Top of INPUT DATA

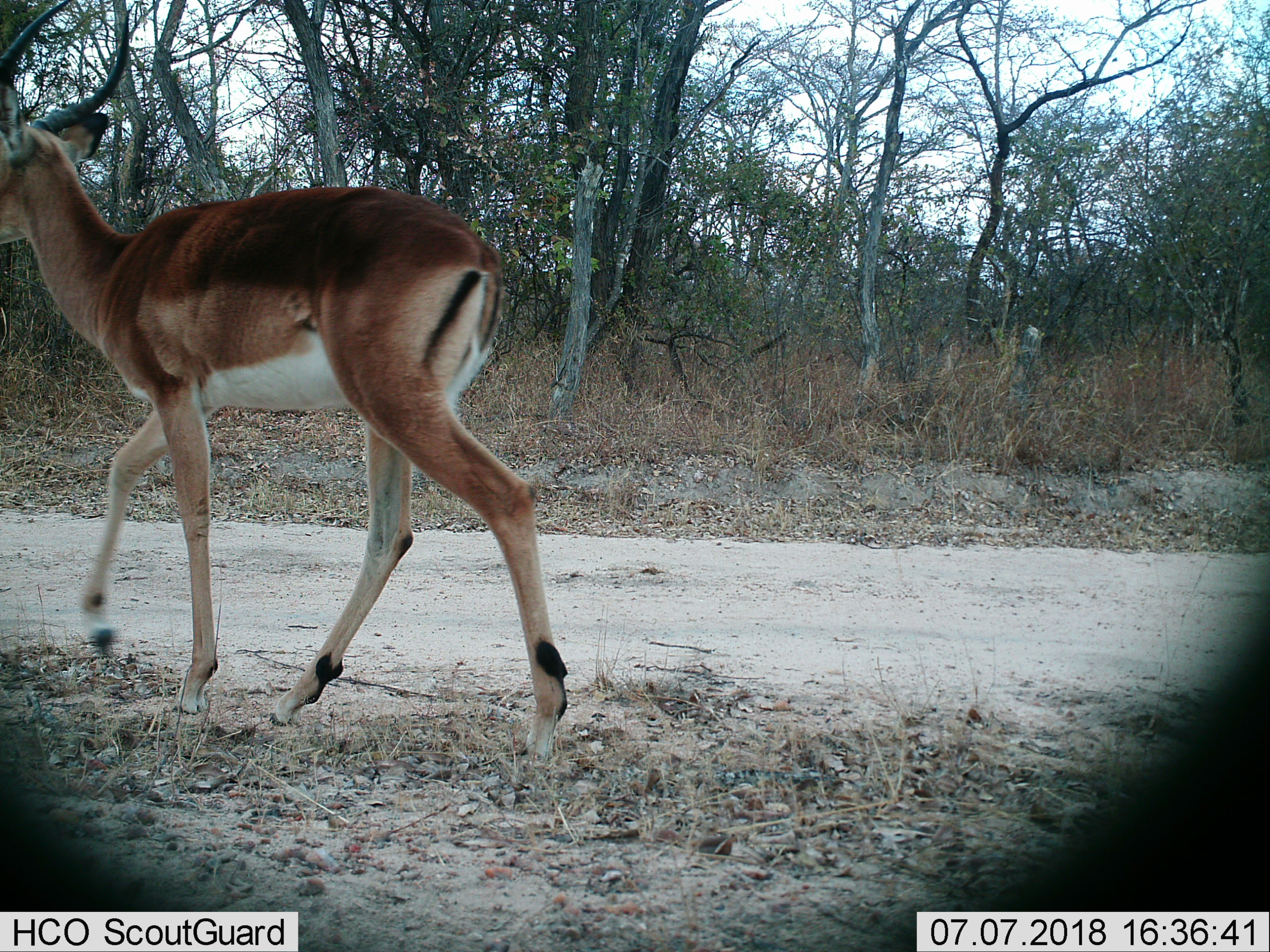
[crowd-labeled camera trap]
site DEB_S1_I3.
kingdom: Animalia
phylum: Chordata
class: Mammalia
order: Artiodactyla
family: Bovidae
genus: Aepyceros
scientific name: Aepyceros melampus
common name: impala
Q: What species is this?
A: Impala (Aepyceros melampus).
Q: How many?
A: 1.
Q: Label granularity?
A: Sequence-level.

Bottom of INPUT DATA
Top of INPUT DATA

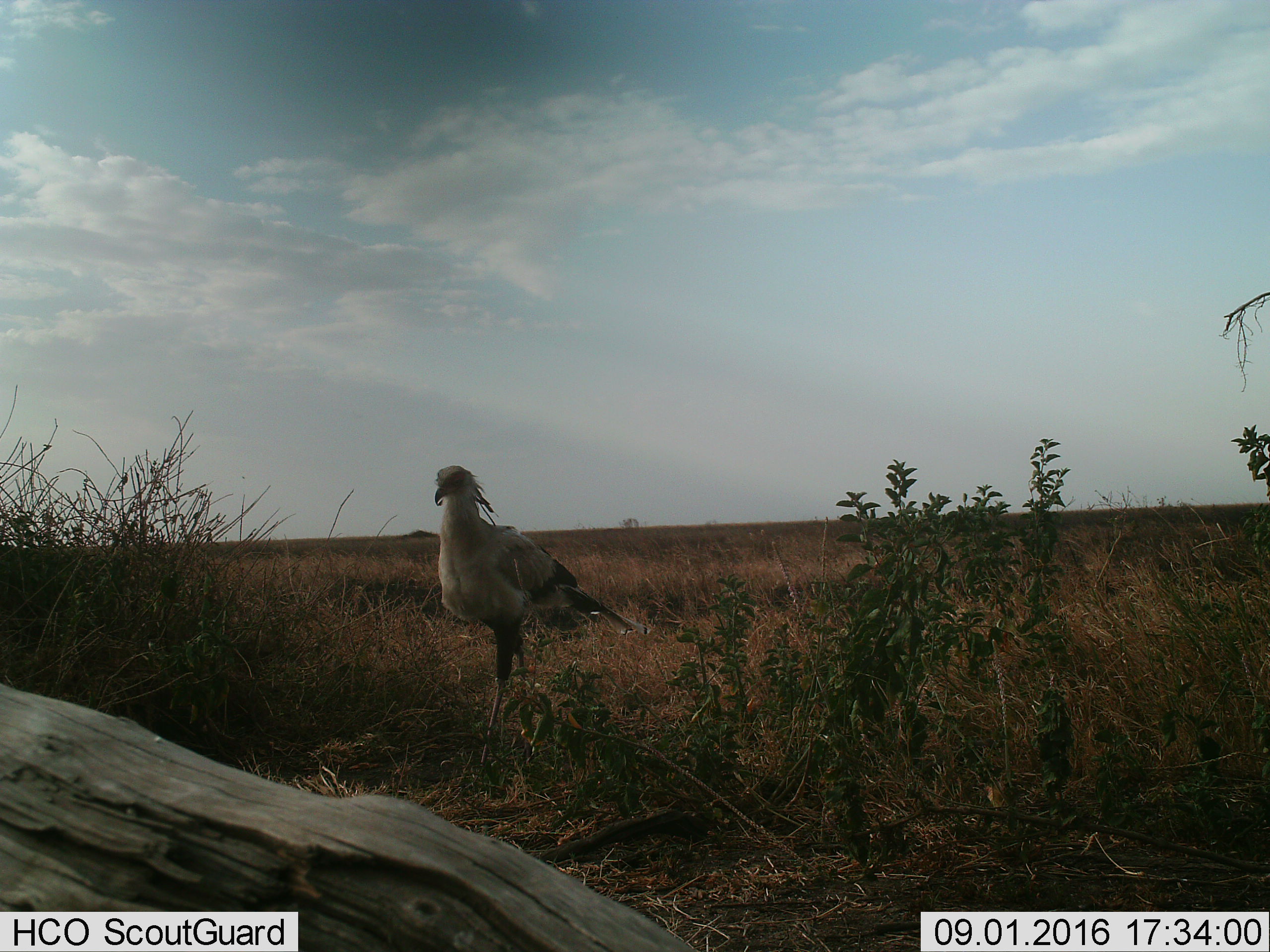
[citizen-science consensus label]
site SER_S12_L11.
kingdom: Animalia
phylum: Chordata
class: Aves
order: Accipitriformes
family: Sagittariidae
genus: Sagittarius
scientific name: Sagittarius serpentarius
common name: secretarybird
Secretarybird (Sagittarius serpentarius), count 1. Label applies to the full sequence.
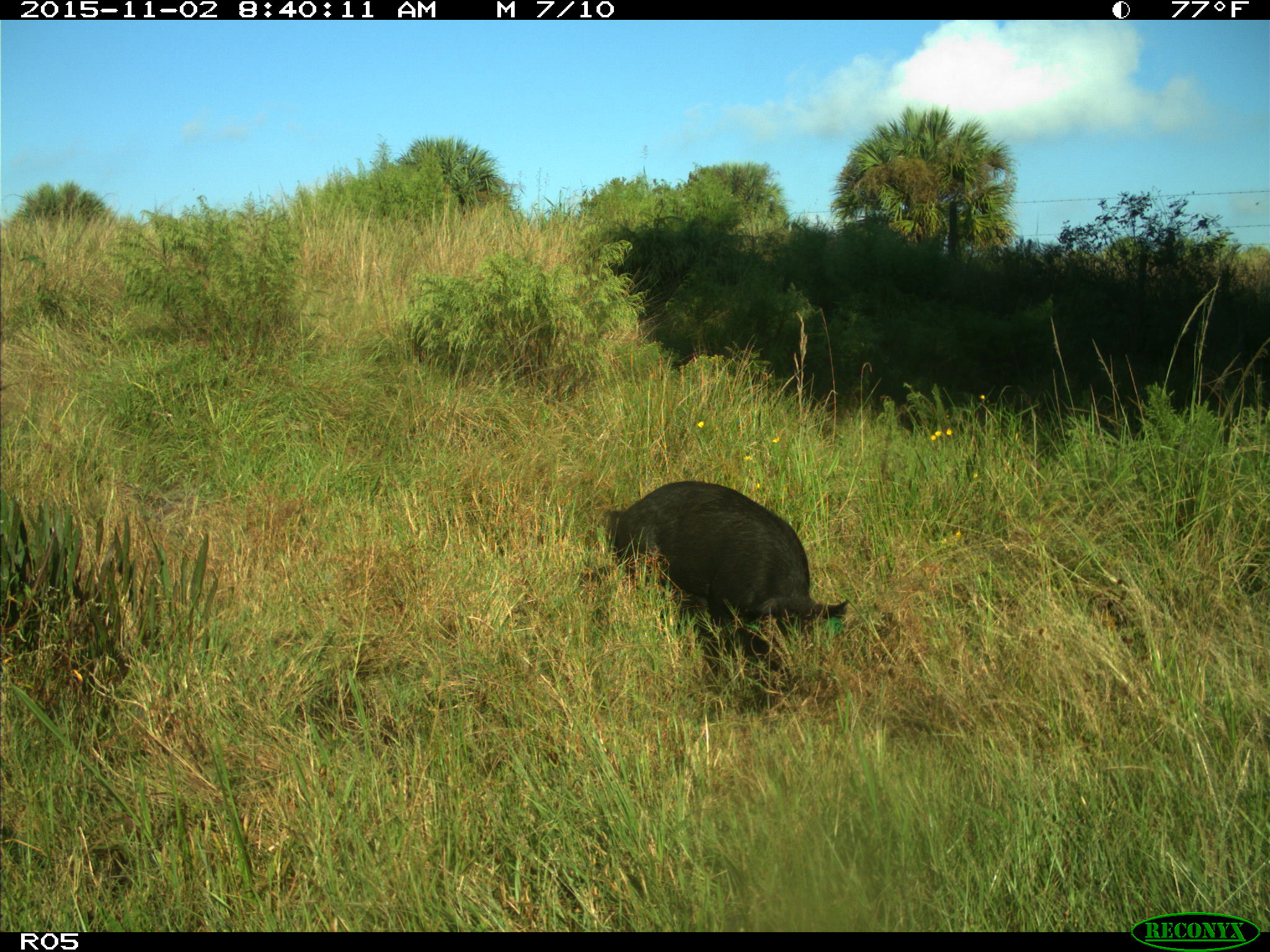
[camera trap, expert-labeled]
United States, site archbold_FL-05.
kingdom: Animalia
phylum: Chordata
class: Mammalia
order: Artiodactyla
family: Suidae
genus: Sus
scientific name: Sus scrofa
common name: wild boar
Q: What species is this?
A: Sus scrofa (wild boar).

Bottom of INPUT DATA

### [BRIEF]
Using the entries above, output exactly the lines between the line holding "[camera trap, expert-labeled]" and the line holding "A: Sus scrofa (wild boar).", end lines included, and nothing more.

### [TASK OUTPUT]
[camera trap, expert-labeled]
United States, site archbold_FL-05.
kingdom: Animalia
phylum: Chordata
class: Mammalia
order: Artiodactyla
family: Suidae
genus: Sus
scientific name: Sus scrofa
common name: wild boar
Q: What species is this?
A: Sus scrofa (wild boar).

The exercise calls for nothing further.